Harry Suliztiarto perupa 3 D (tiga dimensi) alumnus ITB akan memamerkan karya yang diberinya judul : Berpihak Pada Luka.
Selama sebulan (13 Mei – 13 Juni 2026) Harry arek Suroboyo yang sudah puluhan tahun tinggal di Bandung ini, menggelar karyanya di Galeri Soemardja ITB, Jl. Ganesha 10, Bandung.
Karya-karya Harry Suliztiarto bergerak di lanskap post-secular: akar warisan kosmologi Jawa dipertemukan dengan kegelisahan kontemporer, melahirkan bahasa bentuk yang bukan tradisi, bukan modern, tetapi kesaksian batin yang kembali mencari tempatnya.
Lebih lanjut Harry memaparkan melalui pesan WA yang dikirim ke saya beberapa hari lalu, karya 3D ini tidak memamerkan objek, melainkan menyodorkan situasi.
Materi disusun melalui permufakatan estetika secukupnya agar tanda-tanda sederhana tetap terbaca tanpa menetralkan luka kemanusiaan yang berusaha dinetralkan dan diwajarkan.
Tanda-tanda tersebut diperoleh melalui pertemuan antara benda sebagai fakta keberadaan dalam keheningan ontologis, dan barang sebagai produk sistem manusia.
Penonton tidak ditempatkan sebagai mitra dialog, melainkan sebagai saksi atas mekanisme penurunan martabat manusia yang dilegalkan dan dirutinkan.
Ketidaknyamanan atau kebingungan orientasi menandai bahwa karya masih berfungsi sebagai peringatan diam, bukan hiburan retinal.
Mencermati pesan Harry Suliztiarto, saya menangkap makna dalam isyarat, atau boleh jadi yang tadi disebut ontologis itu, bahwa “luka” bisa saja tentang sejarah yang berdarah jika itu menyangkut komunal, atau psikologi yang teriris manakala hal tersebut bersinggungan dengan personal.
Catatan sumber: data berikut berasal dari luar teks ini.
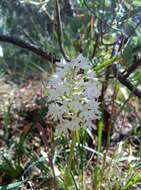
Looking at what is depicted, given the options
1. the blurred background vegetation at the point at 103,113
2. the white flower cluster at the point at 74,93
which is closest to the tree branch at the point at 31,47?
the blurred background vegetation at the point at 103,113

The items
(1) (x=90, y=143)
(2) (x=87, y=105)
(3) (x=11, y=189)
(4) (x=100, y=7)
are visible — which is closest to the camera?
(2) (x=87, y=105)

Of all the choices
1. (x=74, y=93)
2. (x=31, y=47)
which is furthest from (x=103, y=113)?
(x=74, y=93)

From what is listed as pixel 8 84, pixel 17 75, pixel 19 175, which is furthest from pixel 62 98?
pixel 17 75

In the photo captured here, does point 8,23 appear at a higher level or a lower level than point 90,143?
higher

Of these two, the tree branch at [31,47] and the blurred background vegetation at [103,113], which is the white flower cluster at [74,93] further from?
the tree branch at [31,47]

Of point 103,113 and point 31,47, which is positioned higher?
point 31,47

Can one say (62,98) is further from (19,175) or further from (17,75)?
(17,75)

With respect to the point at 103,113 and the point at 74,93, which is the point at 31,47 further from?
the point at 74,93

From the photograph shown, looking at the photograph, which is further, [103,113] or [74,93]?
[103,113]
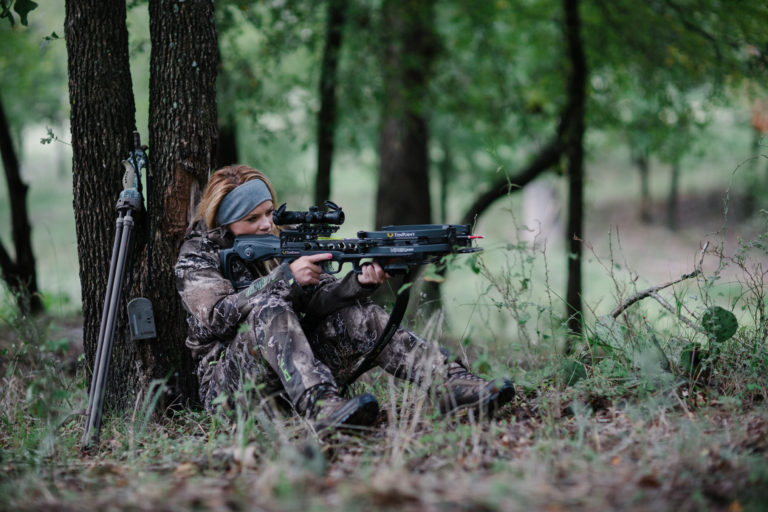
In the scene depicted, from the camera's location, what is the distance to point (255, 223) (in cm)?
444

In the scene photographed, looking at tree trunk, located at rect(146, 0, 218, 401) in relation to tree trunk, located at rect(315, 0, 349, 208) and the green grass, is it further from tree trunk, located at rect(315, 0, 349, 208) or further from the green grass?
tree trunk, located at rect(315, 0, 349, 208)

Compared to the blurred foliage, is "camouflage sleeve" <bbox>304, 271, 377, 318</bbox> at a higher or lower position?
lower

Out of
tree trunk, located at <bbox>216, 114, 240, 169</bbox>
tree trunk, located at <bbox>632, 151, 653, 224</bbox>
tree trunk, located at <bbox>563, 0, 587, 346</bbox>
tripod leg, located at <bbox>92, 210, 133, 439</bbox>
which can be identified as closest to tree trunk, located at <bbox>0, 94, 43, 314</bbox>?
tree trunk, located at <bbox>216, 114, 240, 169</bbox>

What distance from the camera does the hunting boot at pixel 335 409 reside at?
11.1ft

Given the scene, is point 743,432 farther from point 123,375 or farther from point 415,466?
point 123,375

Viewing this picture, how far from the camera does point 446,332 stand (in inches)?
219

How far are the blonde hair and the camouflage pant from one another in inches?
32.1

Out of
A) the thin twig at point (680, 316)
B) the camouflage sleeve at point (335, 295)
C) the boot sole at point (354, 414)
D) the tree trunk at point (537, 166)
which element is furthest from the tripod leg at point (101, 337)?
the tree trunk at point (537, 166)

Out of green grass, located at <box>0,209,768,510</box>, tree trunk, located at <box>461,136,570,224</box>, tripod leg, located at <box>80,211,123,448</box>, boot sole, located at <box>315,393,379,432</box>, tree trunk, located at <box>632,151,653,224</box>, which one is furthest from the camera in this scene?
tree trunk, located at <box>632,151,653,224</box>

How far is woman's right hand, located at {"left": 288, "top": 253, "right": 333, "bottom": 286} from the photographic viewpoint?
13.0 feet

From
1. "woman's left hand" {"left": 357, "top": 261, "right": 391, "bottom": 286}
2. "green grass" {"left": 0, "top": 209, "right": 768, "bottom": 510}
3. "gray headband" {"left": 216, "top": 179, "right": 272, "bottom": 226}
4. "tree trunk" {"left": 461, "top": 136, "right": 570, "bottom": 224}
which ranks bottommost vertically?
"green grass" {"left": 0, "top": 209, "right": 768, "bottom": 510}

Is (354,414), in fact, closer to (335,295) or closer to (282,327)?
(282,327)

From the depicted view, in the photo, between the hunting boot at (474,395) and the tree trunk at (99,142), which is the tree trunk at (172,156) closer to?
the tree trunk at (99,142)

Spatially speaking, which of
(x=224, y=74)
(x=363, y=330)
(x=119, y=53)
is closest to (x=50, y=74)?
(x=224, y=74)
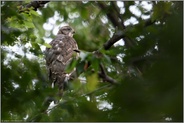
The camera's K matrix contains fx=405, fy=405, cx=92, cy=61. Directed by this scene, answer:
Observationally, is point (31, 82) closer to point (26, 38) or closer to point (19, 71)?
point (19, 71)

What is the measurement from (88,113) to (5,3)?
5.24 feet

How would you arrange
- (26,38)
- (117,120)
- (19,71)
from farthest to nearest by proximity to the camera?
(26,38) < (19,71) < (117,120)

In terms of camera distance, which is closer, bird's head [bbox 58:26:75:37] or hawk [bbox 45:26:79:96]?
hawk [bbox 45:26:79:96]

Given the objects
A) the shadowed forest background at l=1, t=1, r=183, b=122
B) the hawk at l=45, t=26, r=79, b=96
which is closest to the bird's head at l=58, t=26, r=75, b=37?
the hawk at l=45, t=26, r=79, b=96

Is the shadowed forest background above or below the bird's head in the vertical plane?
below

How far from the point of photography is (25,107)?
1680mm

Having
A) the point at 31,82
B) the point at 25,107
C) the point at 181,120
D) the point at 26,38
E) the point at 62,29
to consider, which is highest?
the point at 62,29

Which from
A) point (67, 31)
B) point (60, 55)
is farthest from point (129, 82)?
point (67, 31)

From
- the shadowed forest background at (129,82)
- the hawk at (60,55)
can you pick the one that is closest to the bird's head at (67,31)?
the hawk at (60,55)

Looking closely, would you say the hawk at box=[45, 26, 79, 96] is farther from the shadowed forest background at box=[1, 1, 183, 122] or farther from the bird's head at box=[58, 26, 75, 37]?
the shadowed forest background at box=[1, 1, 183, 122]

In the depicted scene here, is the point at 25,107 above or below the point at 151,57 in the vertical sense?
above

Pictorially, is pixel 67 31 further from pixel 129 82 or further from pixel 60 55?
pixel 129 82

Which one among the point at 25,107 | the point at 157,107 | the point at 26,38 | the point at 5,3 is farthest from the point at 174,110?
the point at 26,38

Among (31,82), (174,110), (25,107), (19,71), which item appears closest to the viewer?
(174,110)
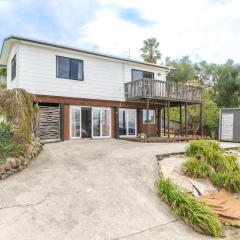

Sebagaimana saya kenal selama ini, selain perupa 3 D, Harry juga dikenal sebagai Bapak Panjat Tebing Indonesia. Atau Pelopor Panjat Tebing Indonesia.
Selain tebing-tebing buatan manusia, tebing-tebing yang diciptakan Tuhan juga didaki dan “ditaklukkannya”, tidak kurang dari Gunung Eigers di Swiss.
Dikenal juga sebagai pendiri sekolah panjat tebing [Skygers] pada tahun 1977 di Bandung bersama Heri Hermanu, Dedi Hikmat, dan Agus R.
Ia memelopori vertical rescue dan ekspedisi Eiger Swiss pada 1986. Dan melakukan ekspedisi legendaris ke dinding utara Gunung Eiger di Swiss, sekaligus merintis jalur Indonesian Road.
Harry dikenal karena keahliannya dalam rock climbing dan vertical rescue.
Kisah hidupnya didokumentasikan dalam film layar lebar. Dan ia pun terus aktif berkarya seni rupa. (SW).